• [Objective]: Give every entry again, word for word and in full.

(Scene-based spatial questions)
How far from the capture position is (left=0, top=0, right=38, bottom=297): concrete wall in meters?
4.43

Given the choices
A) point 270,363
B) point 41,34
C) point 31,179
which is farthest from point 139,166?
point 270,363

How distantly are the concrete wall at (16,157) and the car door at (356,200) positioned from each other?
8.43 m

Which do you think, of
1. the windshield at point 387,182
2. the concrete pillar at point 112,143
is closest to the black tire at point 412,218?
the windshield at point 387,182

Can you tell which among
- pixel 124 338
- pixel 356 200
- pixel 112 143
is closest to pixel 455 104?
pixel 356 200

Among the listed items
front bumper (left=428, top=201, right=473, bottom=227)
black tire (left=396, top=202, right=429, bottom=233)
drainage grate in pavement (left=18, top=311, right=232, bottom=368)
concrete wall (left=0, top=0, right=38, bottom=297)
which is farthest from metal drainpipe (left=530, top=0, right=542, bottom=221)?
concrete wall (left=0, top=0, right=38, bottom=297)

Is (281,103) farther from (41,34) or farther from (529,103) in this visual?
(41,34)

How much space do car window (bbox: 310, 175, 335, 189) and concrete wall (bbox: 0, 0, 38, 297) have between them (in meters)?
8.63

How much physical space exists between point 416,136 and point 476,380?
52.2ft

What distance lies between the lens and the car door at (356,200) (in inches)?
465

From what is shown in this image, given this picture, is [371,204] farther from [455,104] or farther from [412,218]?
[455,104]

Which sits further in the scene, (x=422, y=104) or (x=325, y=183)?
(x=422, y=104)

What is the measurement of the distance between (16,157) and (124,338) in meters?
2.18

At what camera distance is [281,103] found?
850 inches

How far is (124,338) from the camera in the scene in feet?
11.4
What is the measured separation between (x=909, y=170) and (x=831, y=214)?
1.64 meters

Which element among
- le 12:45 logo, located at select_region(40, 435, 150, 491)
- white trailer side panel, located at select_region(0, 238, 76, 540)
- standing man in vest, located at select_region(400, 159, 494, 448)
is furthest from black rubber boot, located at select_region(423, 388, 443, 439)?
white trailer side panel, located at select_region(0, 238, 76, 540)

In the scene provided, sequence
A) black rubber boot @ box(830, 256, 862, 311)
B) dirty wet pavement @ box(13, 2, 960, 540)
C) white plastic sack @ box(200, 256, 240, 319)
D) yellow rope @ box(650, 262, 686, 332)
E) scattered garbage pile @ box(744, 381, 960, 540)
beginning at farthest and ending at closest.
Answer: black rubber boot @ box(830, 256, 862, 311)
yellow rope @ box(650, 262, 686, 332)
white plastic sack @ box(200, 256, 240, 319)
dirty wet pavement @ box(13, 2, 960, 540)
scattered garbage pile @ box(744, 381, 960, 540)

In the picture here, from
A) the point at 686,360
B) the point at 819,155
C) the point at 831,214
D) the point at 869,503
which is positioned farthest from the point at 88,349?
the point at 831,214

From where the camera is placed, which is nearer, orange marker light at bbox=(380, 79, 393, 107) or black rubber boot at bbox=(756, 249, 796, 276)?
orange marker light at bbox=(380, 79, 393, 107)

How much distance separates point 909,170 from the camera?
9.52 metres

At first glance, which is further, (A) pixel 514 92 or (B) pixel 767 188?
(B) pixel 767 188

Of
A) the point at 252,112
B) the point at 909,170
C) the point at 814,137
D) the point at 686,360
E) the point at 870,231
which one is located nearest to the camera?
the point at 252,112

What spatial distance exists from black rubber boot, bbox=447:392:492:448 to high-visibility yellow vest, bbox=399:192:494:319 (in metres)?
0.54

• [Exercise result]:
How far from the capture position is (left=0, top=0, right=38, bottom=297): concrete wall in meters?
4.43

Given the choices
A) point 270,363
B) point 41,34
C) point 31,179
which is farthest from point 139,166?
point 270,363

How distantly are the concrete wall at (16,157) and the car door at (356,200) positioned from each other?
8.43 m

Which do you think, of
1. the windshield at point 387,182
2. the concrete pillar at point 112,143
is closest to the black tire at point 412,218?
the windshield at point 387,182

Can you tell which among
- pixel 124 338
- pixel 356 200
- pixel 112 143
is closest to pixel 455 104?
pixel 356 200

Among the listed items
front bumper (left=428, top=201, right=473, bottom=227)
black tire (left=396, top=202, right=429, bottom=233)
drainage grate in pavement (left=18, top=311, right=232, bottom=368)
concrete wall (left=0, top=0, right=38, bottom=297)
which is farthest from metal drainpipe (left=530, top=0, right=542, bottom=221)?
concrete wall (left=0, top=0, right=38, bottom=297)

Is (281,103) farther from (41,34) or farther from (529,103) in this visual?
(41,34)

How much space do car window (bbox: 310, 175, 335, 189) and concrete wall (bbox: 0, 0, 38, 297) have between them (in meters)?
8.63

How much physical space exists between point 416,136 and point 476,380?
52.2ft

What distance lies between the lens and the car door at (356,200) (in inches)?
465

From what is shown in this image, given this picture, is [371,204] farther from [455,104] or farther from [412,218]?
[455,104]

Which sits further in the scene, (x=422, y=104) or (x=325, y=183)?
(x=422, y=104)

What is the measurement of the distance between (16,157) and (124,338) in meters?
2.18

At what camera distance is [281,103] found?
850 inches

How far is (124,338) from the camera in the scene in feet?
11.4
What is the measured separation between (x=909, y=170) and (x=831, y=214)?
1.64 meters

Which element among
- le 12:45 logo, located at select_region(40, 435, 150, 491)
- white trailer side panel, located at select_region(0, 238, 76, 540)
- standing man in vest, located at select_region(400, 159, 494, 448)
is furthest from black rubber boot, located at select_region(423, 388, 443, 439)?
white trailer side panel, located at select_region(0, 238, 76, 540)

In the scene provided, sequence
A) black rubber boot @ box(830, 256, 862, 311)
B) dirty wet pavement @ box(13, 2, 960, 540)
C) white plastic sack @ box(200, 256, 240, 319)
D) yellow rope @ box(650, 262, 686, 332)
E) scattered garbage pile @ box(744, 381, 960, 540)
beginning at farthest and ending at closest.
Answer: black rubber boot @ box(830, 256, 862, 311)
yellow rope @ box(650, 262, 686, 332)
white plastic sack @ box(200, 256, 240, 319)
dirty wet pavement @ box(13, 2, 960, 540)
scattered garbage pile @ box(744, 381, 960, 540)

In the picture here, from
A) the point at 686,360
B) the point at 819,155
C) the point at 831,214
D) the point at 869,503
which is positioned farthest from the point at 88,349?
the point at 831,214

From where the camera is placed, which is nearer, orange marker light at bbox=(380, 79, 393, 107) or black rubber boot at bbox=(756, 249, 796, 276)?
orange marker light at bbox=(380, 79, 393, 107)

How much distance separates point 909,170 from the camera?
9.52 metres

At first glance, which is further, (A) pixel 514 92 or (B) pixel 767 188?
(B) pixel 767 188

Of
A) the point at 252,112
B) the point at 909,170
C) the point at 814,137
D) the point at 686,360
E) the point at 870,231
which one is located nearest to the camera?
the point at 252,112

What spatial distance exists from black rubber boot, bbox=447:392:492:448 to high-visibility yellow vest, bbox=399:192:494:319 (in metres)?
0.54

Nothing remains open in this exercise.